In fact, the sophistication gap between the character Cheadle has created and the film that contains him is so great it begins to feel like you’re watching two different stories that have been unaccountably spliced together.
The first Davis we meet is the established legend of the 1980s, an old lion with a lot of bite being interviewed on camera by a nervous, unseen journalist in “Miles Ahead’s” framing device.
With his halo of hair, constant smoking, extravagant clothes, impenetrable shades and raspy voice, Cheadle not only looks and sounds like Davis, he also re-creates his persona, the man’s sharp temper and the keen, impatient intelligence that suffered fools not at all.
Before we can get comfortable with this setup, a trumpet blast from Davis tosses us into the middle of a car chase, with the musician fleeing for unknown reasons from an unseen man who appears to be shooting to kill.
Then we move with equal speed to a very different Davis than the one in the framing device. The year is 1979, and the trumpeter, called “the Howard Hughes of jazz,” is living a reclusive life in New York, using drugs and behaving like a law unto himself.
It’s been five years since Davis put out a record, and it’s rumored that he has new material on tape. His label, Columbia, wants to hear it, but Davis is in no hurry to hand it over.
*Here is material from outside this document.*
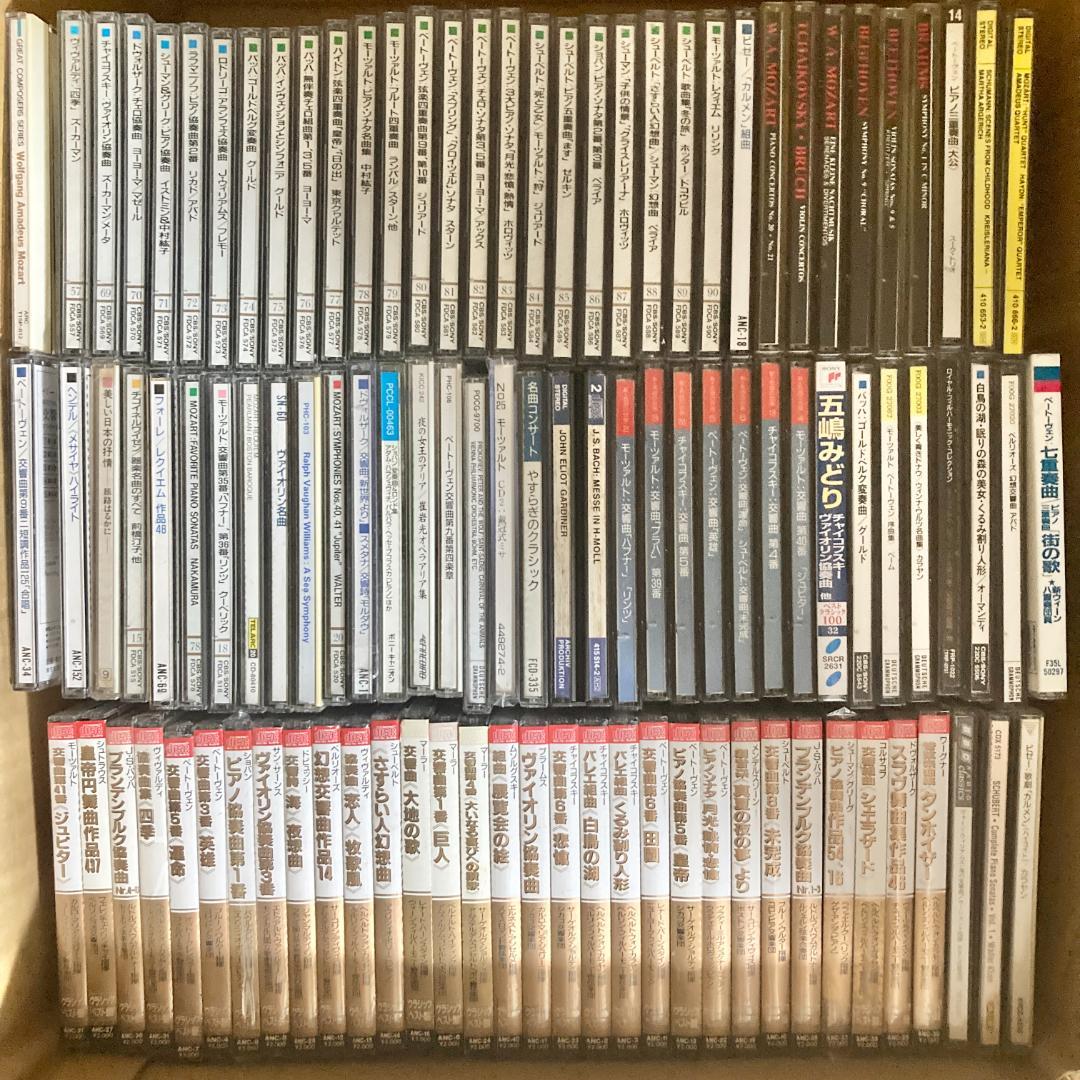 レア✨】名盤 クラシックCD まとめ 100枚以上 ベスト盤 他 - メルカリ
What he is interested in is the $20,000 he feels Columbia owes him.
Inserting himself into this morass is a brash, venal, all-around irritating freelance journalist named Dave Braden (a wasted Ewan McGregor) who worms his way into Davis’ house and insinuates himself into his life, agreeing to drive him to Columbia to demand his money and then helping him score drugs.
The latest iteration of the journalist-befriends-genius trope — last seen with David Foster Wallace in “The End of the Tour” — this relationship is both tedious and difficult to believe.
While at Columbia, Davis catches a glimpse of the cover of one of his classic albums, “Someday My Prince Will Come,” a cover that features a photograph of his first wife and muse, Frances Taylor. That glimpse triggers a series of flashbacks going back to the late 1950s and 1960s and detailing the musician’s relationship with Taylor, a classical dancer whom Davis fell instantly and madly in love with.
Impeccably played by Emayatzy Corinealdi (who was just as good in Ava Duvernay’s “Middle of Nowhere”), Taylor is, besides Davis, the only fully realized character in the film, and the pleasures and terrors of their relationship are never without interest.
Unfortunately, that strand has to share screen time with both the journalist and a ridiculous storyline about a scheme to steal Davis’ tape. That plotline involves sleazy record producer Hamilton Harper (Michael Stuhlbarg, also wasted) and a young trumpet prodigy and Davis doppelganger named Junior (Lakeith Lee Stanfield, memorable in “Short Term 12”).
Cheadle’s performance as Davis, a complex, driven man who could be violently destructive to the people around him but was always looking to take the music further, stands tall in all of this, even when the plot contrivances start to pile up like so much disposable material.
Also always a pleasure is Davis’ exceptional music, played by the master but convincingly acted by Cheadle. With compositions such as “Nefertiti” and “So What” forming the ever-present soundtrack to this complicated life, we hope, often in vain, that what we see will be matched in grace by what we hear.